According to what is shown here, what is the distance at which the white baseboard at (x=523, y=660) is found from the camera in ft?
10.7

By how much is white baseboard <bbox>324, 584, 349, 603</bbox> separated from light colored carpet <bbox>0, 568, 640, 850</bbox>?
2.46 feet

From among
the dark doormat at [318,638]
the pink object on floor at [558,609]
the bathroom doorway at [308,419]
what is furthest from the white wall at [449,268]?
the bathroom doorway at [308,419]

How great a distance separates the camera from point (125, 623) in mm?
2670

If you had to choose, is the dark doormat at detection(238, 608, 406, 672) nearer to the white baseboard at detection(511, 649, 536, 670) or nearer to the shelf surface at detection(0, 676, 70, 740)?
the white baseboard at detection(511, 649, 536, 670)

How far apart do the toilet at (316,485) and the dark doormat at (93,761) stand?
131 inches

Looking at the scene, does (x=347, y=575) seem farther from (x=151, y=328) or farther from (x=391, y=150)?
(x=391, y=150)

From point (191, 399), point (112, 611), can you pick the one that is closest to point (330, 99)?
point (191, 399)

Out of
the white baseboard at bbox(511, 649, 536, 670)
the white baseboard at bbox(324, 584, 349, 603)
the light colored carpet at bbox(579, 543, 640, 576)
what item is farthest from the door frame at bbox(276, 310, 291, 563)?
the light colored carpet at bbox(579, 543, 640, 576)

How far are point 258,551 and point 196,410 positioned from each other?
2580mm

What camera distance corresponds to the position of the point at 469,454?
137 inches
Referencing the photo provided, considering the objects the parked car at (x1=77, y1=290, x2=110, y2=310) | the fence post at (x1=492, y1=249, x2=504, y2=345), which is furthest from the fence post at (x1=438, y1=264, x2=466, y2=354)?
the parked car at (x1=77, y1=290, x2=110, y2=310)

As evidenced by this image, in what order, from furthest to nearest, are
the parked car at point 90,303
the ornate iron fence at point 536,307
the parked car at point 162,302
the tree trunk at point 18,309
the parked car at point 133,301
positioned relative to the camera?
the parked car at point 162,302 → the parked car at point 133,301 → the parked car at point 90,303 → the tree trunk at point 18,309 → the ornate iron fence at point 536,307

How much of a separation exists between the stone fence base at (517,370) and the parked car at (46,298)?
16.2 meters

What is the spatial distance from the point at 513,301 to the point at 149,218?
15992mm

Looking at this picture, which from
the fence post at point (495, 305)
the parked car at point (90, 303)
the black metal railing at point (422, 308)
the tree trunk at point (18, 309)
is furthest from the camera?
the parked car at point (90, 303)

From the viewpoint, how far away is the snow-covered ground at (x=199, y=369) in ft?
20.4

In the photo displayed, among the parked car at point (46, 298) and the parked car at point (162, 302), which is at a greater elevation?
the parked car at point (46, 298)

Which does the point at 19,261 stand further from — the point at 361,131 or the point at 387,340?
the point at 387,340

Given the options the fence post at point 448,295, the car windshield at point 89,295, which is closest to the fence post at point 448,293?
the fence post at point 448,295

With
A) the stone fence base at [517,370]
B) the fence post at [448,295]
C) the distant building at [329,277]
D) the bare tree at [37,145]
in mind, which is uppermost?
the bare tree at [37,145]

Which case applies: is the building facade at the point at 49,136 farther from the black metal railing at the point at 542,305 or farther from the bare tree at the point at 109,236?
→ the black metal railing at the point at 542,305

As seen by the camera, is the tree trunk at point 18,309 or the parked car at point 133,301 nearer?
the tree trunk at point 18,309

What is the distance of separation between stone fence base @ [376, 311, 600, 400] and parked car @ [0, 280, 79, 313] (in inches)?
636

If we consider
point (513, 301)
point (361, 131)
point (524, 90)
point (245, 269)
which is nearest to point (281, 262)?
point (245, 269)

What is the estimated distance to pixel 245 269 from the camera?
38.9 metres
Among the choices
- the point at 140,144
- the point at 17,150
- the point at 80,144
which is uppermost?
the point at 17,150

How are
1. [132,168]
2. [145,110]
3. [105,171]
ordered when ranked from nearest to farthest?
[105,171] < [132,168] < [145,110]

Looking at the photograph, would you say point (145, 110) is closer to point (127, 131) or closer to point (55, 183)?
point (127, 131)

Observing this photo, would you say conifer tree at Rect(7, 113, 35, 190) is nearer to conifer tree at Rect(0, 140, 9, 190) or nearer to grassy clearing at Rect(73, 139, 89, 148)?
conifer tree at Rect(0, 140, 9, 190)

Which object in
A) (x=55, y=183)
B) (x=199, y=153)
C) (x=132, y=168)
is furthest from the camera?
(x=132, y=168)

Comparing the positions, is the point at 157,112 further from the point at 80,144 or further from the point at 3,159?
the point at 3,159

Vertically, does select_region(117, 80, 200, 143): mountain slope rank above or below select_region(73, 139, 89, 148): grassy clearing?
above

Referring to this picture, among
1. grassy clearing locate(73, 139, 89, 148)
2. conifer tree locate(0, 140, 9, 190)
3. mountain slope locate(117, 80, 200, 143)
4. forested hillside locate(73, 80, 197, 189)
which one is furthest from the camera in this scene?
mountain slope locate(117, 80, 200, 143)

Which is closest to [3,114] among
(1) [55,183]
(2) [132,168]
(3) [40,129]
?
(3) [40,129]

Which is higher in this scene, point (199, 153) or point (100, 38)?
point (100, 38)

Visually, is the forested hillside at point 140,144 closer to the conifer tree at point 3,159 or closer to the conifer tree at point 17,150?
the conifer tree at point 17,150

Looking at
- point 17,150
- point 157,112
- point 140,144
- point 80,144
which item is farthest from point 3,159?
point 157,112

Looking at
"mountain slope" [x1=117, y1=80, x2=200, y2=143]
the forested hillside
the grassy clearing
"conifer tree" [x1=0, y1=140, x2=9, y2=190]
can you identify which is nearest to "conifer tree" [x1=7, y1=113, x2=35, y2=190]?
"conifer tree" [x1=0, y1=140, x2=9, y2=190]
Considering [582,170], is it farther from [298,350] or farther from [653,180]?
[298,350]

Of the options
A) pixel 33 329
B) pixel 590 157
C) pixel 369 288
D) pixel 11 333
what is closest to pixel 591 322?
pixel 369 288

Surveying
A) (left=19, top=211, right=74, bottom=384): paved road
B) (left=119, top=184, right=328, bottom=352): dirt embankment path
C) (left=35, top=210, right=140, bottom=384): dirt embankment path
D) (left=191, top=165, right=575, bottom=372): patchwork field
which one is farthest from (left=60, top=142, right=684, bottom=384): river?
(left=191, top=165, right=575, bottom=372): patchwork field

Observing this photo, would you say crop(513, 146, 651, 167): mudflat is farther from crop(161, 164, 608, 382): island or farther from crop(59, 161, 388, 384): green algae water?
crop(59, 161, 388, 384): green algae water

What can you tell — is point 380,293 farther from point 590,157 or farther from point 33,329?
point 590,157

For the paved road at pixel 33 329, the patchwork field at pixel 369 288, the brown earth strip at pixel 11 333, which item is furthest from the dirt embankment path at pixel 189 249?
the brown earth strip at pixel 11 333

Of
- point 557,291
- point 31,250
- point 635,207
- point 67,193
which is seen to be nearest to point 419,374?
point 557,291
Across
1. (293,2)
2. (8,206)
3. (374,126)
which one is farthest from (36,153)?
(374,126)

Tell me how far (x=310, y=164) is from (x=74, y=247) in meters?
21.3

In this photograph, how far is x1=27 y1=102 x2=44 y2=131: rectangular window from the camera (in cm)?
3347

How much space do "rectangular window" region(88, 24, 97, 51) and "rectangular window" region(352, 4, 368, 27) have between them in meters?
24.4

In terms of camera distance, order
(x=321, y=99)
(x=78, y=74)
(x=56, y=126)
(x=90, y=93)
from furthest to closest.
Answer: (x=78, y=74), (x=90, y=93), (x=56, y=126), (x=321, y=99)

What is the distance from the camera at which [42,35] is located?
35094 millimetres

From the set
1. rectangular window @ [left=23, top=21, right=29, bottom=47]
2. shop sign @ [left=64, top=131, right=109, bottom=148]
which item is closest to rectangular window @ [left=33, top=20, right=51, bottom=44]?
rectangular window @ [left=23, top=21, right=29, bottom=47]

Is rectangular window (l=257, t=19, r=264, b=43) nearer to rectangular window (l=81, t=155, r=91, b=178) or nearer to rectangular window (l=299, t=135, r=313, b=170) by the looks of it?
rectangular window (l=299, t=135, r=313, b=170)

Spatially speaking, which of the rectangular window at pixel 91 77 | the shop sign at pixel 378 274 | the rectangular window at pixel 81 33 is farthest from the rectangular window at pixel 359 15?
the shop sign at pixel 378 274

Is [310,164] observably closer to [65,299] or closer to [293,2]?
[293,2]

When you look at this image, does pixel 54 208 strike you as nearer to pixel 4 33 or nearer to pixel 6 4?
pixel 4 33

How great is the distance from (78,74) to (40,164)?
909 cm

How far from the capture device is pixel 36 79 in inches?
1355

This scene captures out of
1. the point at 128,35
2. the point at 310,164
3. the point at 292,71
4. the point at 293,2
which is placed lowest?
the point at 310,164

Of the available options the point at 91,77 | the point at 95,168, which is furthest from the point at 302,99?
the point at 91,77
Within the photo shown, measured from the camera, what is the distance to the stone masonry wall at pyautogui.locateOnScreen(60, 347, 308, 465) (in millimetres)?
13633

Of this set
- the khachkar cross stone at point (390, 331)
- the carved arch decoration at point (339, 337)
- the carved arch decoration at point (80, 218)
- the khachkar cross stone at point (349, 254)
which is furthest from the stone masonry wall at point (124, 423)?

####

Set exercise: Please format the entries above as a numbered list, from the line containing "Is [310,164] observably" through the final line of the entries, with blank lines omitted.

Complete response:
1. Is [310,164] observably closer to [65,299] or closer to [293,2]?
2. [293,2]
3. When you look at this image, does pixel 54 208 strike you as nearer to pixel 4 33 or nearer to pixel 6 4?
4. pixel 4 33
5. How great is the distance from (78,74) to (40,164)?
6. 909 cm
7. How far from the capture device is pixel 36 79 in inches?
8. 1355
9. This scene captures out of
10. 1. the point at 128,35
11. 2. the point at 310,164
12. 3. the point at 292,71
13. 4. the point at 293,2
14. which is placed lowest?
15. the point at 310,164
16. Of the available options the point at 91,77 | the point at 95,168, which is furthest from the point at 302,99?
17. the point at 91,77
18. Within the photo shown, measured from the camera, what is the distance to the stone masonry wall at pyautogui.locateOnScreen(60, 347, 308, 465) (in millimetres)?
19. 13633
20. Of this set
21. - the khachkar cross stone at point (390, 331)
22. - the carved arch decoration at point (339, 337)
23. - the carved arch decoration at point (80, 218)
24. - the khachkar cross stone at point (349, 254)
25. which is furthest from the stone masonry wall at point (124, 423)?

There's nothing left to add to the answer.